Вера Васильевна так и забыла надвинуть опять капюшон, и Никита Алексеевич видел ее знакомое круглое лицо, с очками на маленьком пухлом носу, с плотно сжатыми губами. Она часто наклонялась к детишкам, что-то доставая из раскрытой санитарной сумки. Движения ее были спокойные, уверенные, как будто она находилась не в утлой посудине, прыгавшей по волнам, среди свиста ветра, в сгущающейся темноте, а у себя в палате. Никиту Алексеевича била лихорадка, он не мог унять дрожь, но теперь, когда он видел с ребятами врача, в нем рождалась надежда: может, все обойдется благополучно.

Вера Васильевна, занятая детьми, ни разу не вспомнила о нем. Только, когда блеснули огни Заброшина, она спросила:

— Как вы решились?.. Такой ветер!

— А что же делать?

— Меня ждать.

— Об этом и не подумали. А как вы о ребятах узнали?

— Директор леспромхоза у вас ночевал? Он звонил сегодня. У него сын в городской больнице лежит. Вот я и выехала ваших проверить.

Перед пристанью моторист включил сирену, и ее тревожный вопль понесся к берегу.

Моторка ткнулась в черные сваи пристани. Резкие тени от фонаря метались по берегу. Невдалеке темнели низкие строения рыбных лабазов. Никита Алексеевич помог подняться врачу и перешагнул онемевшими ногами с лодки на пристань, покачиваясь, растирая окоченевшие руки и лицо.

Знакомый рыбак спросил:

— Никита? Ты? Ну, что?

— Плохо… Четверых привез.

В больничном здании светились все окна. Вера Васильевна первая вошла в приемную, сбрасывая на ходу плащ и показывая рыбакам, куда положить детишек. Сергунька в бреду быстро и возбужденно что-то шептал, потом громко позвал: «Мускет, Мускет!..» — и тонко заплакал.

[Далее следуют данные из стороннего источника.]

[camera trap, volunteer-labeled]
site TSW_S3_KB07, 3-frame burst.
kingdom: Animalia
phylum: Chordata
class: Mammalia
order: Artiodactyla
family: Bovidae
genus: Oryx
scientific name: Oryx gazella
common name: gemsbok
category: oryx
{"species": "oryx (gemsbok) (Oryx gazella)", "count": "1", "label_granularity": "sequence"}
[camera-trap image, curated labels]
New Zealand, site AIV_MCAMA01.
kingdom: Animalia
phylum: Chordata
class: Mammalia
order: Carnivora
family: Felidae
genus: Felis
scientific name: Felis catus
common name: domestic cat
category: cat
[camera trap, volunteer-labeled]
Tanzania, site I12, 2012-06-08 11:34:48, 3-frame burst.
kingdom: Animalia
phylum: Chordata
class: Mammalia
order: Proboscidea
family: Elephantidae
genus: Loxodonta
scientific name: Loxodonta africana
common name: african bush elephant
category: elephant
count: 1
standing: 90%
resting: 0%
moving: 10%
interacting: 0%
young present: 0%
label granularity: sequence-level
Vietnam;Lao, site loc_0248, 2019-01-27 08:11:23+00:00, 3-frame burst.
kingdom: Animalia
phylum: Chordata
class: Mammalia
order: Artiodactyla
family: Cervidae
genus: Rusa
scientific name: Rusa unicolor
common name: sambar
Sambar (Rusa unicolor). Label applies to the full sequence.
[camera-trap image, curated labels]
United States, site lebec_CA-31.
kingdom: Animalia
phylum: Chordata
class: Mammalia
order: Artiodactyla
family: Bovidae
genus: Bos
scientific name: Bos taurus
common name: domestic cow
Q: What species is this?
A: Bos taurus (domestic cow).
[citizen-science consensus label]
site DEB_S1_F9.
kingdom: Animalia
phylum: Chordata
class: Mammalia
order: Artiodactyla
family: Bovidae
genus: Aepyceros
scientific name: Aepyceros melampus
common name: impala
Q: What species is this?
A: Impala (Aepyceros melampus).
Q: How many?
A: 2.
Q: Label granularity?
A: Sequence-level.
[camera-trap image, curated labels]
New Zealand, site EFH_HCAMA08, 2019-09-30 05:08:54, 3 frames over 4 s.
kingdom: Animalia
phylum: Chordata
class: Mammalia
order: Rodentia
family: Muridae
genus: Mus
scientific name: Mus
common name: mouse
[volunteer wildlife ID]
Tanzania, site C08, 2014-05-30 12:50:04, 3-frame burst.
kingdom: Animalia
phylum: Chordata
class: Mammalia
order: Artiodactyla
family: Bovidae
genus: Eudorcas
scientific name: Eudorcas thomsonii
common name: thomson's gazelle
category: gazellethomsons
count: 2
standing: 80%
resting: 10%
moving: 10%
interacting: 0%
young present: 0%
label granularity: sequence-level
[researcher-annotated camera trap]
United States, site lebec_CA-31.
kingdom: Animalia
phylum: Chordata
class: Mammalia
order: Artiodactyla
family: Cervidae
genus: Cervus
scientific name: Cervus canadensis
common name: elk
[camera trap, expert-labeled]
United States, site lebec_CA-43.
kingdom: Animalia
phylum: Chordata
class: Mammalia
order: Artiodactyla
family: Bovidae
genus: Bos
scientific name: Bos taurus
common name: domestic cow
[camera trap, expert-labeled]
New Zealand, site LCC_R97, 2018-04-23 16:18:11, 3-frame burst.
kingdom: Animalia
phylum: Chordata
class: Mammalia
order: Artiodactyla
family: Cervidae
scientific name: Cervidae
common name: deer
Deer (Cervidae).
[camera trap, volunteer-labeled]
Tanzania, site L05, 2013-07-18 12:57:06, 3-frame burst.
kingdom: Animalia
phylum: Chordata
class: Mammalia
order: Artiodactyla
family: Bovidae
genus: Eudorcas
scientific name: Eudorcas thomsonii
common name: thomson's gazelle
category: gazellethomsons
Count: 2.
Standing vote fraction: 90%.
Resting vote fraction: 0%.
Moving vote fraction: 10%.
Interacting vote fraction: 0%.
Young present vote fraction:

Рыбаки, стараясь не стучать подкованными сапогами, вышли из приемной.

Никита Алексеевич, прислушиваясь к трудному дыханию детей, стонам и плачу, прислонился к косяку, еле держась от усталости на ногах. На нем не было и сухой нитки. На запавшем, посеревшем лице лихорадочно блестели глаза.

Вера Васильевна и сестра быстро раздевали детей.

Оглянувшись, врач, казалось, удивилась, что отец еще тут.